───── SUPPLIED PASSAGE
Image build variables
`UPGRADE_TO_NEWER_DEPENDENCIES`	false	false	false*	Determines whether the build should attempt to upgrade Python base image and all PIP dependencies to latest ones matching `setup.py` limits. This tries to replicate the situation of "fresh" user who just installs airflow and uses latest version of matching dependencies. By default we are using a tested set of dependency constraints stored in separated "orphan" branches of the airflow repository ("constraints-main, "constraints-2-0") but when this flag is set to anything but false (for example random value), they are not used used and "eager" upgrade strategy is used when installing dependencies. We set it to true in case of direct pushes (merges) to main and scheduled builds so that the constraints are tested. In those builds, in case we determine that the tests pass we automatically push latest set of "tested" constraints to the repository. Setting the value to random value is best way to assure that constraints are upgraded even if there is no change to setup.py This way our constraints are automatically tested and updated whenever new versions of libraries are released. * true in case of direct pushes and scheduled builds
`CHECK_IMAGE_FOR_REBUILD`	true	true	true*	Determines whether attempt should be made to rebuild the CI image with latest sources. It is true by default for local builds, however it is set to true in case we know that the image we pulled or built already contains the right sources. In such case we should set it to false, especially in case our local sources are not the ones we intend to use (for example when `--github-image-id` is used in Breeze. In CI jobs it is set to true in case of the `Build Images` workflow or when waiting for images is disabled in the "Tests" workflow. * if waiting for images the variable is set to false automatically.
──────────
Return the entire image build variables text word for word. The entries that come next aren't needed.
───── THE DATA
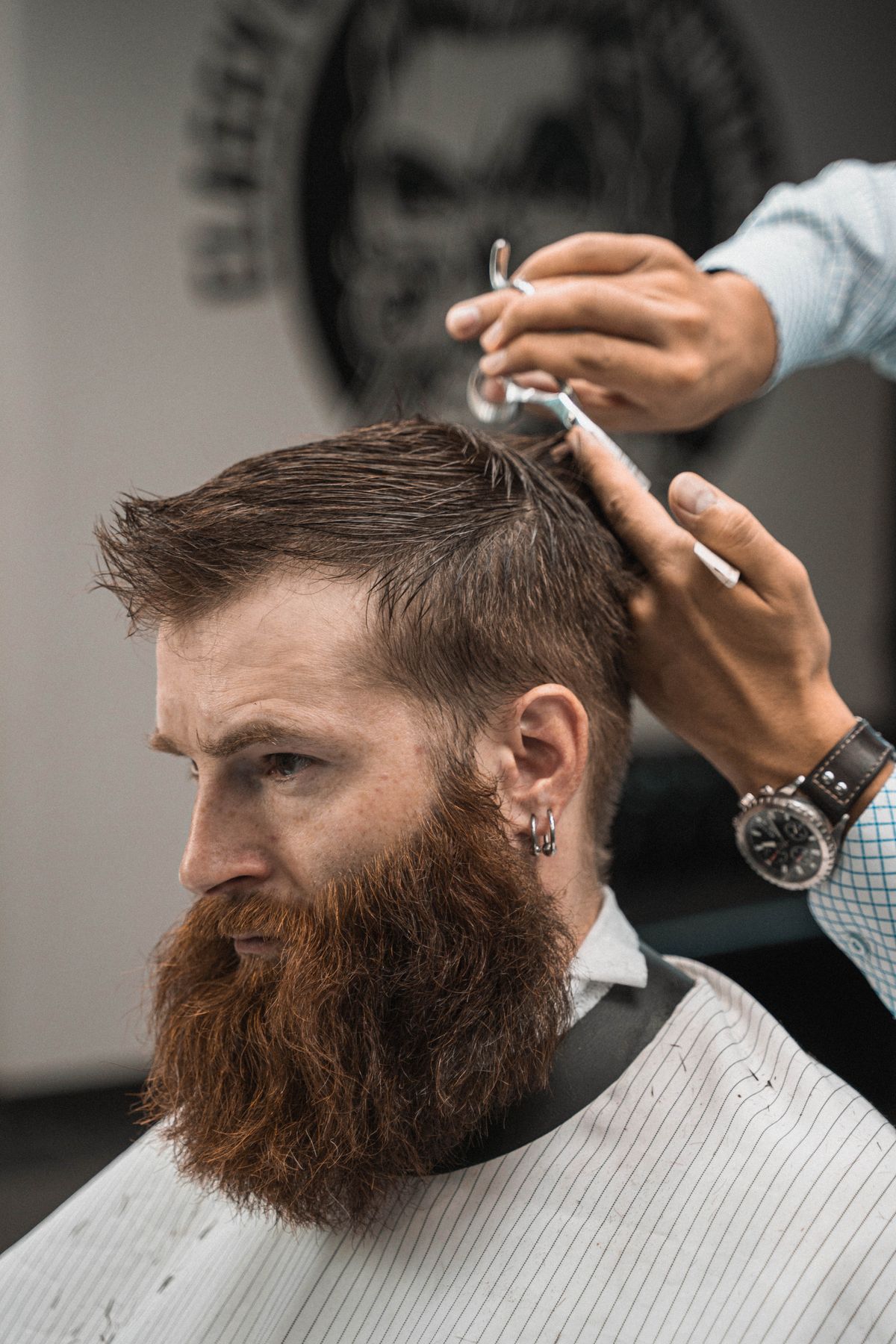 Corte de barba con tijera en Barber Shop Tibú
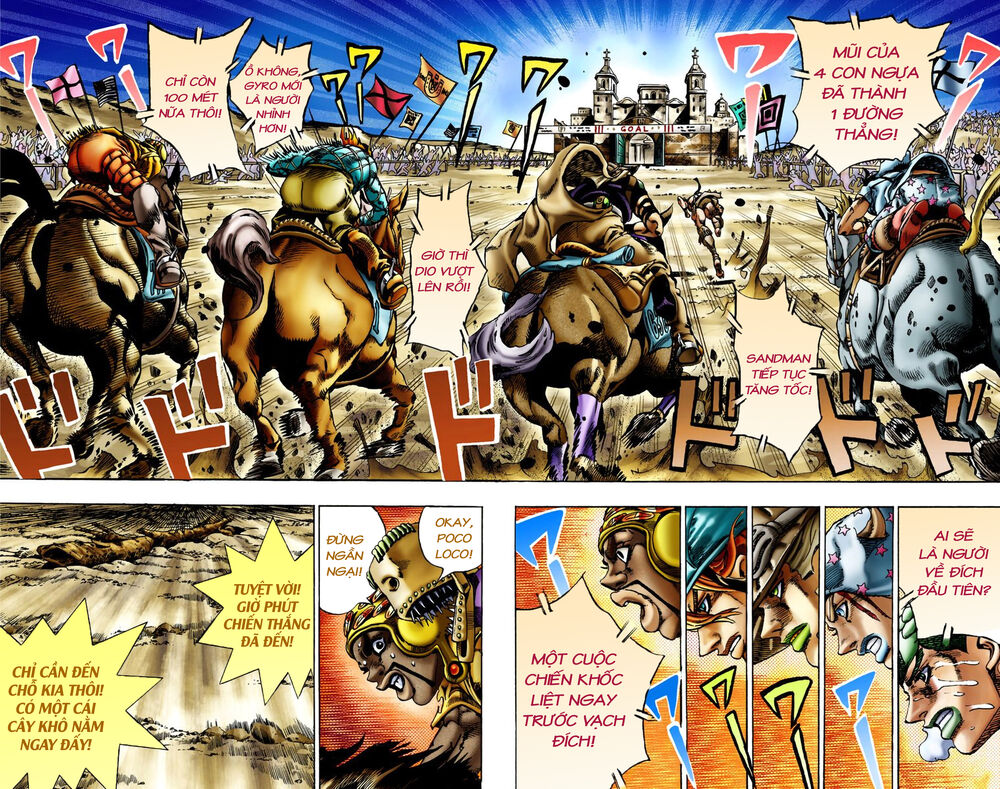 Cuộc Phiêu Lưu Bí Ẩn Phần 7: Steel Ball Run Chapter 11 - Trang 2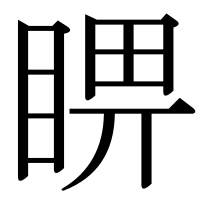 漢字の睤
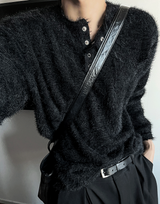 Mohair 4 Burton Henley Neck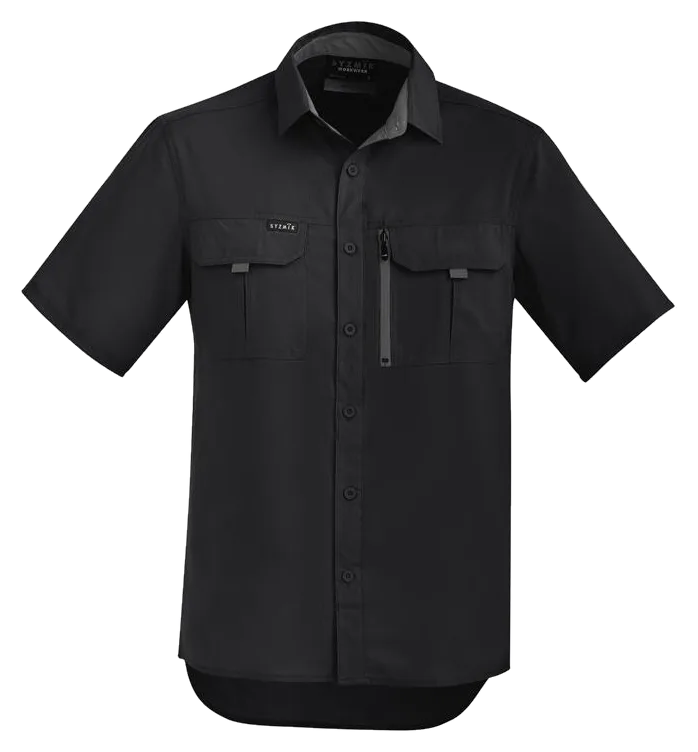 Syzmik mens outdoor short sleeve shirt, Syzmik product photo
──────────
[RESPONSE]
Image build variables
`UPGRADE_TO_NEWER_DEPENDENCIES`	false	false	false*	Determines whether the build should attempt to upgrade Python base image and all PIP dependencies to latest ones matching `setup.py` limits. This tries to replicate the situation of "fresh" user who just installs airflow and uses latest version of matching dependencies. By default we are using a tested set of dependency constraints stored in separated "orphan" branches of the airflow repository ("constraints-main, "constraints-2-0") but when this flag is set to anything but false (for example random value), they are not used used and "eager" upgrade strategy is used when installing dependencies. We set it to true in case of direct pushes (merges) to main and scheduled builds so that the constraints are tested. In those builds, in case we determine that the tests pass we automatically push latest set of "tested" constraints to the repository. Setting the value to random value is best way to assure that constraints are upgraded even if there is no change to setup.py This way our constraints are automatically tested and updated whenever new versions of libraries are released. * true in case of direct pushes and scheduled builds
`CHECK_IMAGE_FOR_REBUILD`	true	true	true*	Determines whether attempt should be made to rebuild the CI image with latest sources. It is true by default for local builds, however it is set to true in case we know that the image we pulled or built already contains the right sources. In such case we should set it to false, especially in case our local sources are not the ones we intend to use (for example when `--github-image-id` is used in Breeze. In CI jobs it is set to true in case of the `Build Images` workflow or when waiting for images is disabled in the "Tests" workflow. * if waiting for images the variable is set to false automatically.